I thought about this system of equations that I am interested in finding the solution to. I tried to solve it but wasn't able too since it isn't exactly easy to solve. I was wondering the best way to go about solving it without using brute force in a computer program. Is it even possible to come up with a good solution?

z has to be equal to naught, and it is not possible to use only integers.

$ \begin{cases} z*e*r*o = 0 \\ o*n*e = 1 \\ t*w*o = 2 \\ t*h*r*e*e = 3 \\ f*o*u*r = 4 \\ f*i*v*e = 5 \\ s*i*x = 6 \\ s*e*v*e*n = 7 \\ e*i*g*h*t = 8 \\ n*i*n*e = 9 \\ t*e*n = 10 \\ \end{cases} $

Answer 1

Note that there are eleven equations, but fifteen variables ($z$, $e$, $r$, $o$, $n$, $t$, $w$, $h$, $f$, $u$, $i$, $v$, $s$, $x$, and $g$).

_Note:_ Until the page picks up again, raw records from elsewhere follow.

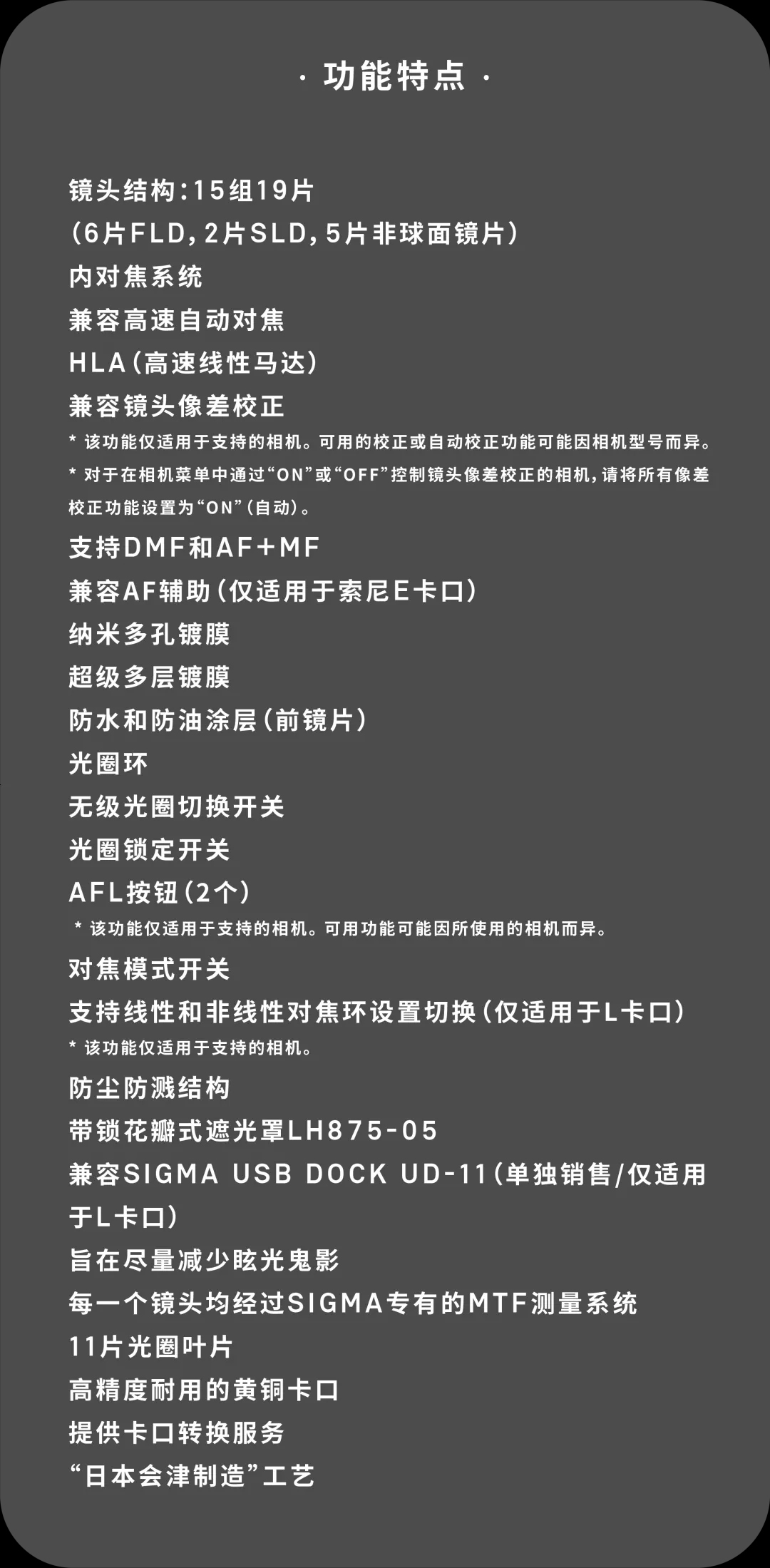 · 功能特点 ·

镜头结构:15组19片

(6片FLD,2片SLD,5片非球面镜片)

内对焦系统

兼容高速自动对焦

HLA(高速线性马达)

兼容镜头像差校正

* 该功能仅适用于支持的相机。可用的校正或自动校正功能可能因相机型号而异。

* 对于在相机菜单中通过“ON”或“OFF”控制镜头像差校正的相机,请将所有像差校正功能设置为“ON”(自动)。

支持DMF和AF+MF

兼容AF辅助(仅适用于索尼E卡口)

纳米多孔镀膜

超级多层镀膜

防水和防油涂层(前镜片)

光圈环

无级光圈切换开关

光圈锁定开关

AFL按钮(2个)

* 该功能仅适用于支持的相机。可用功能可能因所使用的相机而异。

对焦模式开关

支持线性和非线性对焦环设置切换(仅适用于L卡口)

* 该功能仅适用于支持的相机。

防尘防溅结构

带锁花瓣式遮光罩LH875-05

兼容SIGMA USB DOCK UD-11(单独销售/仅适用于L卡口)

旨在尽量减少眩光鬼影

每一个镜头均经过SIGMA专有的MTF测量系统

11片光圈叶片

高精度耐用的黄铜卡口

提供卡口转换服务

“日本会津制造”工艺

So there won't be a unique solution - at best, you could hope to find eleven of them in terms of the other four.

But taking the logarithm of each equation will make this doable: for example, $\ln{o * n * e} = \ln 1$ tells you that $\ln{o} + \ln{n} + \ln{e} = 0$. Then you can solve the system of linear equations for the logs of the variables; once you've done that, undo the logarithm to get the value of the variables.

Answer 2

The solutions can be expressed as $$ \eqalign{f&={\frac {144\,{e}^{2}v}{5\,{r}^{2}{u}^{2}}},g={\frac {384\,{ v}^{2}{e}^{4}}{25\,r{u}^{2}}},h={\frac {54\,v}{25\,{r}^{2}u}},i={ \frac {25\,{r}^{2}{u}^{2}}{144\,{e}^{3}{v}^{2}}},n={\frac {36\,ev}{5\, ru}},o={\frac {5\,ru}{36\,{e}^{2}v}},\cr s&={\frac {35\,ru}{36\,{e}^{3}{v}^ {2}}},t={\frac {25\,ru}{18\,{e}^{2}v}},w={\frac {1296\,{v}^{2}{e}^{4} }{125\,{r}^{2}{u}^{2}}},x={\frac {31104\,{e}^{6}{v}^{4}}{875\,{r}^{3}{ u}^{3}}},z=0} $$ with $e,r,u,v$ arbitrary nonzero numbers.